14:30 – 15:10 Massimo Ippolito (Head of Digital Innovation & Infrastructures at COMAU S.p.A)
Predictive analytics in Manufacturing

Bio: Massimo Ippolito currently holds the position of Head of Digital Innovation & Infrastructures at Comau, where he has been working since 2012. He is also member from 2015 of the Board of Directors of the European Factories of the Future Research Association (EFFRA). Ippolito holds a Ph.D. in “Industrial production engineering” from Parma University and a M.Sc. in “Computer science” at the University of Milan. He has extensive experience in methodologies and tools for product and production system design. Since 2000, he has been involved in various international research projects in the product design and manufacturing area, ranging from methodologies for product design for manufacturing to process design for energy efficiency. From 2007 to 2012, within Centro Ricerche Fiat, he was responsible of an innovation research program related to manufacturing topics.

Contributed talks
  • Andrea Virgilio (Head of Coffee Machine Prod. & Tech. Serv. at Lavazza S.p.A.) – 15:10 – 15:40
    Digitalizing the pleasure of a good espresso Lavazza coffee.

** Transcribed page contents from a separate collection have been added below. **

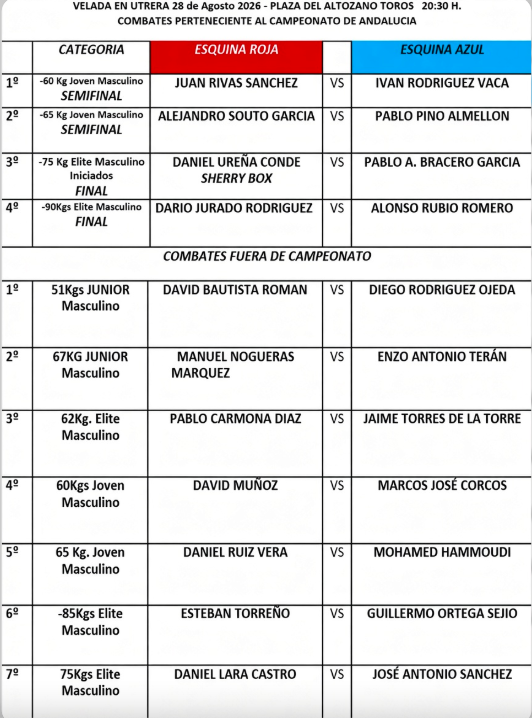 VELADA EN UTRERA 28 de Agosto 2026 - PLAZA DEL ALTOZANO TOROS 20:30 H.
COMBATES PERTENECIENTE AL CAMPEONATO DE ANDALUCIA

| | CATEGORIA | ESQUINA ROJA | | ESQUINA AZUL |
|---|---|---|---|---|
| 1º | -60 Kg Joven Masculino SEMIFINAL | JUAN RIVAS SANCHEZ | VS | IVAN RODRIGUEZ VACA |
| 2º | -65 Kg Joven Masculino SEMIFINAL | ALEJANDRO SOUTO GARCIA | VS | PABLO PINO ALMELLON |
| 3º | -75 Kg Elite Masculino Iniciados FINAL | DANIEL UREÑA CONDE SHERRY BOX | VS | PABLO A. BRACERO GARCIA |
| 4º | -90Kgs Elite Masculino FINAL | DARIO JURADO RODRIGUEZ | VS | ALONSO RUBIO ROMERO |

COMBATES FUERA DE CAMPEONATO

| | | | | |
|---|---|---|---|---|
| 1º | 51Kgs JUNIOR Masculino | DAVID BAUTISTA ROMAN | VS | DIEGO RODRIGUEZ OJEDA |
| 2º | 67KG JUNIOR Masculino | MANUEL NOGUERAS MARQUEZ | VS | ENZO ANTONIO TERÁN |
| 3º | 62Kg. Elite Masculino | PABLO CARMONA DIAZ | VS | JAIME TORRES DE LA TORRE |
| 4º | 60Kgs Joven Masculino | DAVID MUÑOZ | VS | MARCOS JOSÉ CORCOS |
| 5º | 65 Kg. Joven Masculino | DANIEL RUIZ VERA | VS | MOHAMED HAMMOUDI |
| 6º | -85Kgs Elite Masculino | ESTEBAN TORREÑO | VS | GUILLERMO ORTEGA SEJIO |
| 7º | 75Kgs Elite Masculino | DANIEL LARA CASTRO | VS | JOSÉ ANTONIO SANCHEZ |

    Bio: Andrea Vincenzo is currently Coffee Machine Prod. & Tech. Service Director at Lavazza. He graduated in Electronic Engineering at Università di Palermo, Italy, in 2006. Prior to joining Lavazza, he worked as Quality Manager in FCA, as Plant Manager in Guala Closures, and as Plant Director in Luxottica spending also 1 year in China.
  • Elena Liore (Data science analyst, Accenture S.p.A.) – 15:40 – 16:10
    Data-driven estimation of heavy trucks’ value at buy-back
    Bio: Elena Liore has been working at Accenture S.p.A. since March 2019: from March to October as intern and from November as a data science analyst. Her main activities concern business intelligence for the Big Data, data analytics and data visualization in the field of Mobility X.0.She got the degree in Physical Engineering (in 2017) and the master degree in Mathematical Engineering (in 2019); she took part in the Erasmus program at TU/e, the Netherlands, in the Data Science course.